Griselda Flores: J Balvin’s Colores is dropping March 20, and that’s also a highly anticipated all-Spanish-language album that I can see debuting in the top 5 on the Billboard 200. But I think Rosalía is his greatest challenger. Like Bunny, there’s a lot of mystery to the Spanish artist's musical projects which just keeps us all on the edge of our seats. She’s also become a superstar on her own terms and doing music her way, and I think fans react positively to that individuality.

Bianca Gracie: At this point, he deserves it -- the numbers don’t lie. I think the main competitor he’d likely have to be wary of is, coincidentally so, his musical brother J Balvin whose Colores album is supposed to arrive later this month.

Jason Lipshutz: It will be interesting to see what type of fanfare greets Rosalía’s next full-length: El Mal Querer flew under the radar of the general U.S. population when it was first released in 2018, but since then, the Spanish singer-songwriter has morphed into an eclectic, undeniable star.
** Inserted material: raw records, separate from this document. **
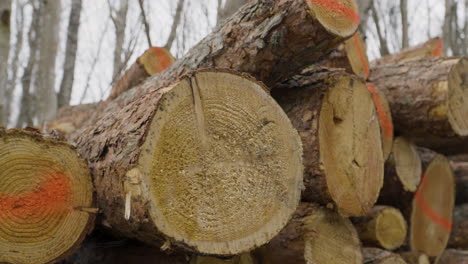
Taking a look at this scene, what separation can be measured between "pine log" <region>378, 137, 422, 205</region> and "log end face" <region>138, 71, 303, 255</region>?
1.31 metres

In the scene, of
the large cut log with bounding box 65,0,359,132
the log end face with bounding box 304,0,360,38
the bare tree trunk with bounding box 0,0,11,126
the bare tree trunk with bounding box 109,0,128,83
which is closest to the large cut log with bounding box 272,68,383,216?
the large cut log with bounding box 65,0,359,132

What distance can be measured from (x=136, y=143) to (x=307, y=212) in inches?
37.6

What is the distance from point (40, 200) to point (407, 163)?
215cm

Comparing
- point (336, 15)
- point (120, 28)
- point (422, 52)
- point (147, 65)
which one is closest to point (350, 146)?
point (336, 15)

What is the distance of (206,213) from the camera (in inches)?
58.0

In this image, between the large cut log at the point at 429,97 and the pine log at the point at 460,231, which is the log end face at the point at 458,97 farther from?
the pine log at the point at 460,231

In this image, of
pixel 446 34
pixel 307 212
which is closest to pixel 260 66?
pixel 307 212

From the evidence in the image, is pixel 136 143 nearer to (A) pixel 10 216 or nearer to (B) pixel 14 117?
(A) pixel 10 216

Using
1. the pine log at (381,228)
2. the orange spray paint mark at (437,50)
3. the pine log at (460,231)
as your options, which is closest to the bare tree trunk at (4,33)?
the pine log at (381,228)

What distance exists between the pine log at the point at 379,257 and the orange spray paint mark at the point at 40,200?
Result: 1.46m

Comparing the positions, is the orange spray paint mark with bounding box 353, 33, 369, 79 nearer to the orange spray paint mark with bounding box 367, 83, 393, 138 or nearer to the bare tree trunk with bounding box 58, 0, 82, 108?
the orange spray paint mark with bounding box 367, 83, 393, 138

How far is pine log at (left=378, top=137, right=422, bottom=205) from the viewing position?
280cm

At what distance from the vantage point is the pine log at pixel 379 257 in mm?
2311

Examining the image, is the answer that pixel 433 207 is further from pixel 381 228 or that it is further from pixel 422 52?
pixel 422 52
If its follow-up gets the right rollout and stumbles into some opportune timing, I could see Rosalía pulling off a No. 1 album.

Andrew Unterberger: Agreed that Bad Bunny and J Balvin are the co-front-runners in this race. I'll throw in two more names, though: YHLQMDLG collaborator Anuel AA, a long-rising star whose international popularity seems to grow every month, and Shakira, obviously a longtime legend in the game, who -- with the right collaborators/producers -- could possibly ride post-Super Bowl momentum to her first No. 1 album.

5. YHLQMDLG already marks Bad Bunny's third project released in the past 15 months, following Dec. 2018's X 100pre and June's Oasis set with J Balvin. Which of the three do you think is best?

Tatiana Cirisano: YHLQMDLG. Much love to the overflowing party that is Oasis, but for me, it’s between Bad Bunny’s two solo albums. And while X 100pre had the feel of an emerging artist proving his worth (which he was, and which he did), his latest project has the swagger of something more free-flowing and confident, like he’s having fun, relishing his success, and maybe even showing off a little. And let him!

Griselda Flores: All projects are very different from each other but I have to say that Oasis is still my favorite and it’s an album I can listen to every day. I love how Bunny and J Balvin balance each other. I might regret this answer later and wish I would have said YHLQMDLG but for now, I’m sticking with Oasis. You just can’t top Bad Bunny and Balvin together, right?

Bianca Gracie: From the genre-bending music to the eye-catching videos, I still don’t think Oasis got the praise it deserved. But in an overall sense, X 100pre remains the project that shows all facets of Bad Bunny’s sonic versatility. He packs in traditional reggaetón, emo rock, latin trap, bachata, pop and dembow in a near-flawless package that set the standard for what a millennial Latin artist should be aiming for.

Jason LipshutzYHLQMDLG is the most complete project of the three, building upon the ideas and momentum of X 100pre and offering more introspection than Oasis. It’s only been a week and change since its release, but it’s pretty clear Bad Bunny just released his strongest statement to date.

Andrew Unterberger: All the respect in the world to the ambitious sprawl of Bad Bunny's two solo albums, but personally I still lean towards the all-killer Oasis set. Just listening to Balvin and Bunny offer up their artist IDs back to back is thrilling.